Faith can make you walk on water.
Something I think is central to real discipleship is efficacy. I remember my main question about the faith growing up was "what does it actually do?", in other words, what's the point of believing the faith? No one ever explained it to me & I really had to find out for myself.
Perhaps the process begins with the Kerygma, what Pope St John Paul II defines in Catechesi Tradendae as 'the initial ardent proclamation by which a person is one day overwhelmed and brought to the decision to entrust himself to Jesus Christ by faith' and this can be summed up in ten seconds as Scott Hahn does in Evangelizing Catholics, p.119:
‘It takes exactly ten seconds to proclaim the Gospel: (1) God loves you; (2) we have sinned; (3) Christ has died for our sins and risen from the dead; and (4) we have to respond to those gifts by faith.’Our response in faith is the challenging bit, but honestly these days I'm not finding it so hard, because I have learned, difficultly, painfully, through trial and constant failure, to trust Him. As a very wise man said to me recently, life very seldom goes along steady and trouble free, you find it's either going up or going down. I have learned that when I am frightened by the future, or faced with some frightening reality, the best thing I can do is pray. As St Augustine put it: "Pray as though everything depended on God. Work as though everything depended on you."
When we have the courage to relinquish control & trust that God does have a plan for us, things become easier. I am in a very difficult period of my life at the moment, but I know that God has a plan and I trust Him that things will work out as He would have them, because I entrust myself to His service. This message came through loud and clear in the Scripture at Mass this morning. In Magnificat for today, there is the following pertinent reflection from Bishop Jacques-Benigne Bossuet (+1704):
Graces of the Storm
On another occasion Christ gives the waters their will, and lets the waves rise with furious vehemence, so that the vessel—driven violently before them—is threatened with instant shipwreck; while Peter, struggling through the waters, expects to be buried in their depths. Nevertheless, our Lord guides the ship and beats up the trembling Apostle with His own hands.
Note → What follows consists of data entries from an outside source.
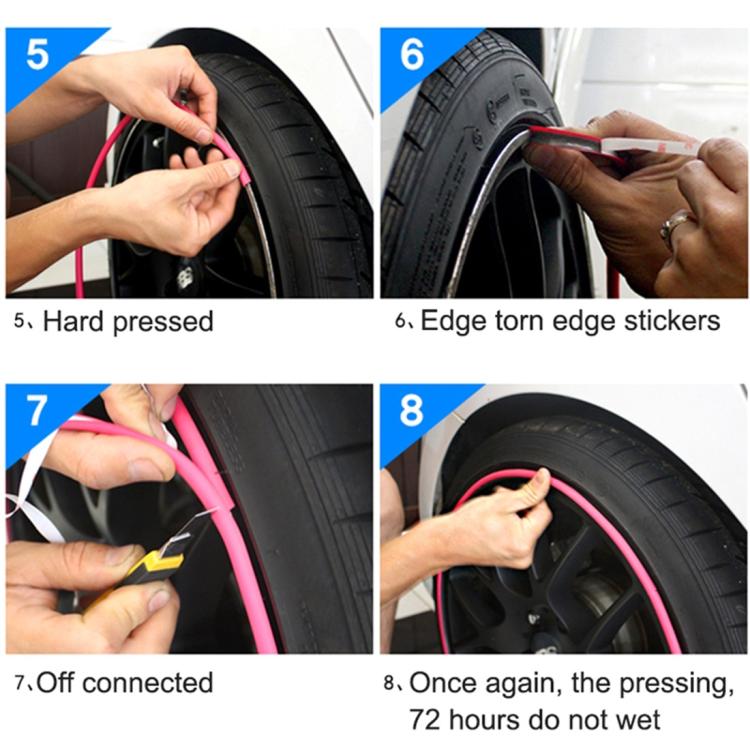 5

5、Hard pressed

6

6、Edge torn edge stickers

7

7、Off connected

8

8、Once again, the pressing, 72 hours do not wet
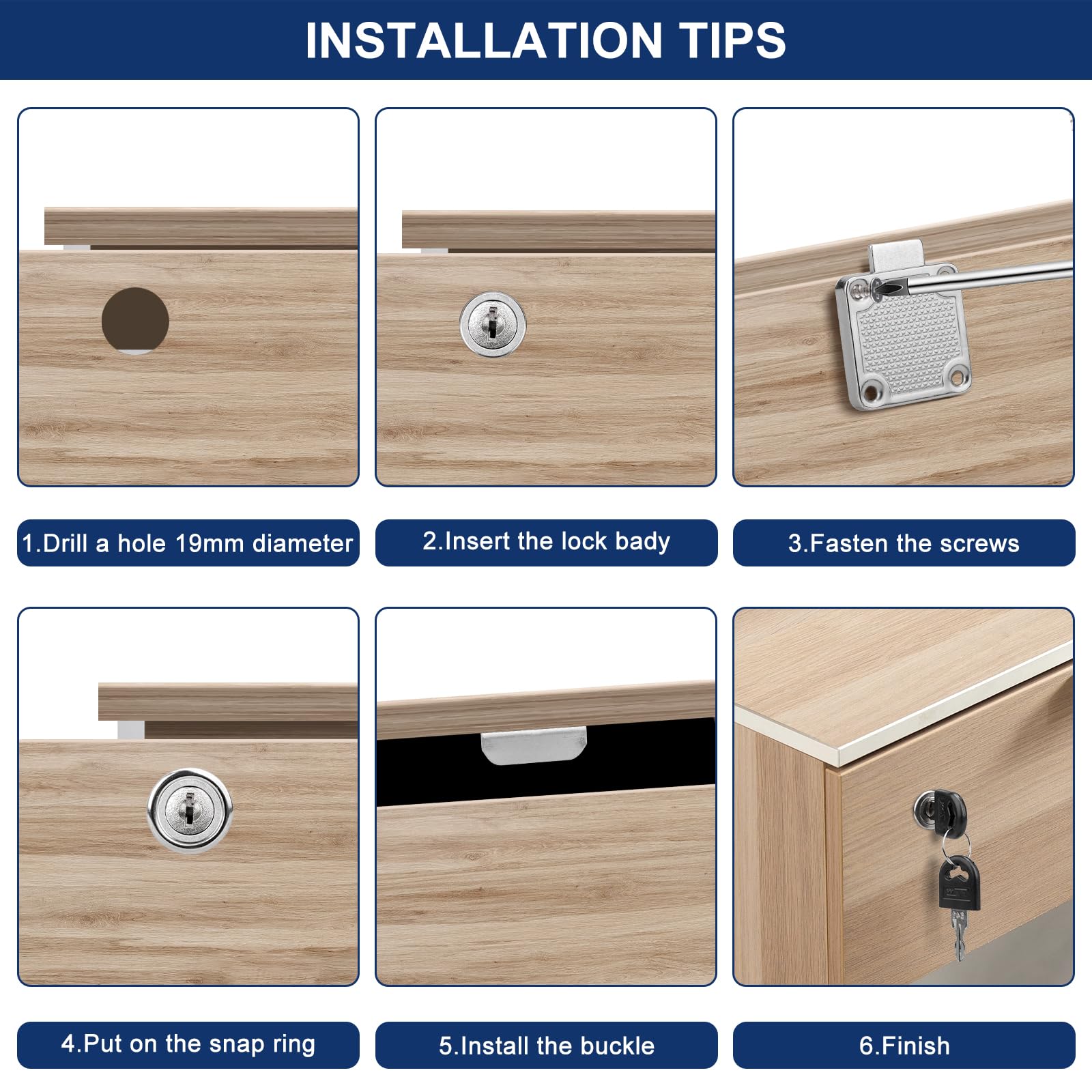 INSTALLATION TIPS

1.Drill a hole 19mm diameter

2.Insert the lock bady

3.Fasten the screws

4.Put on the snap ring

5.Install the buckle

6.Finish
Thus a soul, struggling with very violent grief, feels as if she must be overwhelmed and swallowed up by it: we were pressed out of measure above our strength. But Christ gives the poor soul such firm support that the tempest of sorrow, while shaking her to her very foundations, cannot lay her low...
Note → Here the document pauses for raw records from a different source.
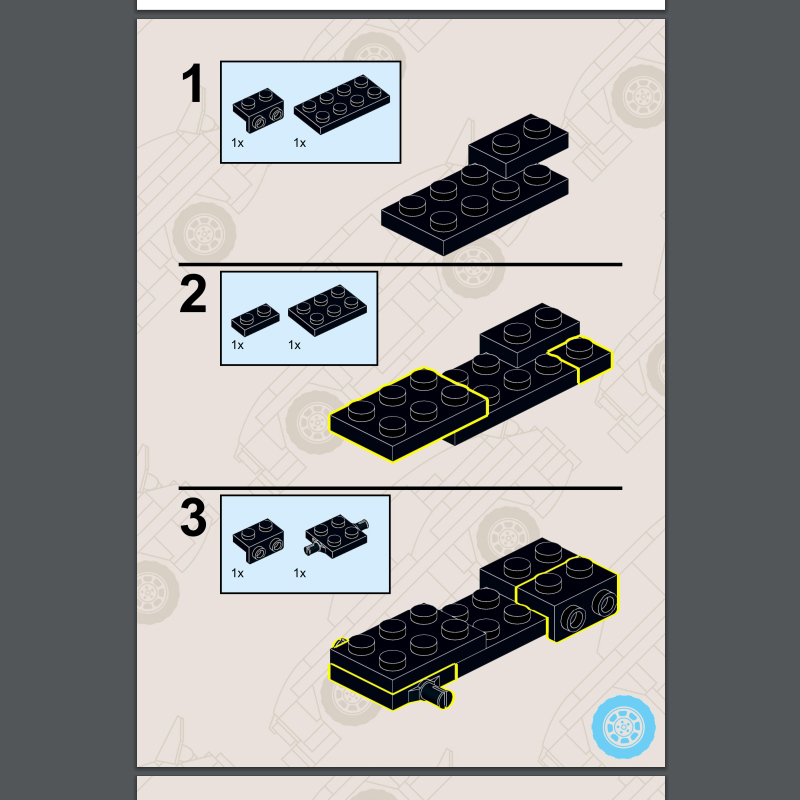 1

1x 1x

2

1x 1x

3

1x 1x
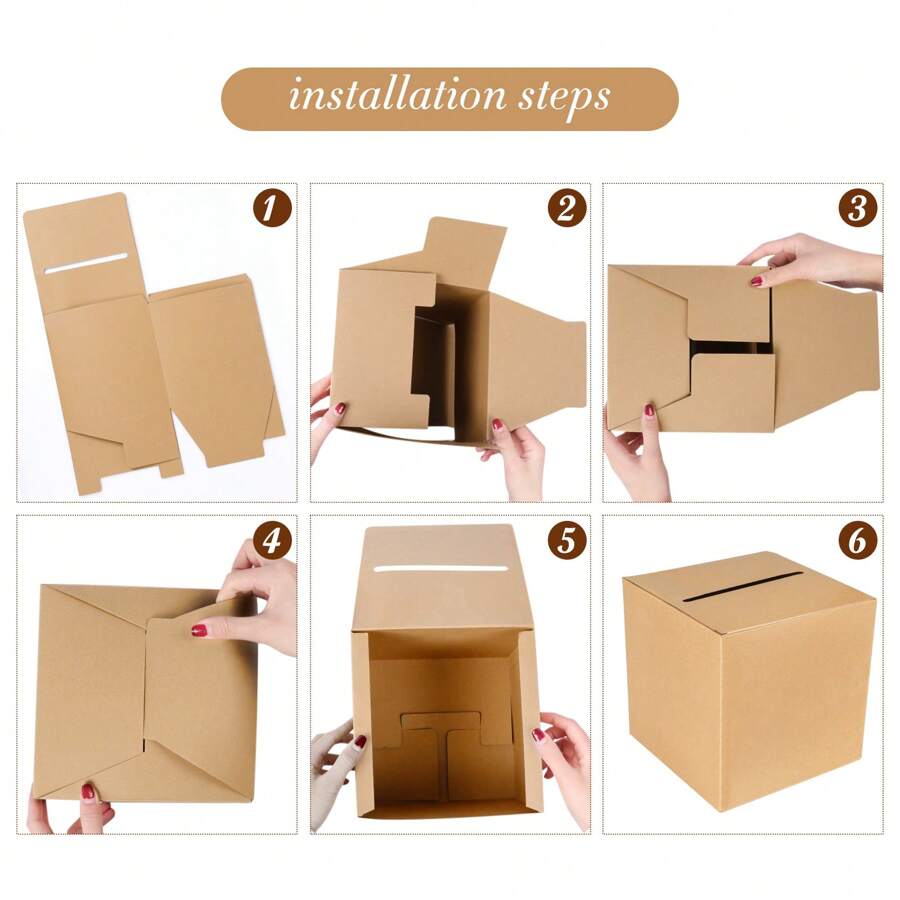 installation steps

1

2

3

4

5

6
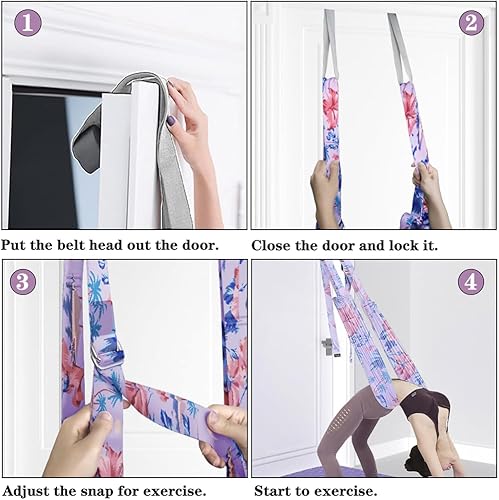 1

Put the belt head out the door.

2

Close the door and lock it.

3

Adjust the snap for exercise.

4

Start to exercise.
Now we come to the last, noblest, and most glorious way whereby Jesus mastered the waters. Again He gives full rein to the storm, and allows the winds to lash the waves into a fury and make them rise to a fearful height. Then, treading the angry billows under-foot, He walks firmly and confidently over them as if glorying in His power to brave the ungovernable element even in its fiercest rage. In like manner does God let suffering loose upon us that it may act with its fullest force, so that we should not trust in ourselves but in God who raised the dead. Then the faithful soul, strong and confident amidst this spiritual tumult, lets the waves of trouble surge harmless around her, and walks over them with so calm and even a step that they are compelled, against their very nature, to serve for her support. Here we have the...highest supernatural way of overcoming afflictions, and the one in which Jesus Christ Himself overcomes His.
When everything seems lost, when you are frightened and alone, when you feel like a failure, all you can do sometimes is trust in divine providence. And the love and confidence that you receive is a gift beyond all measure.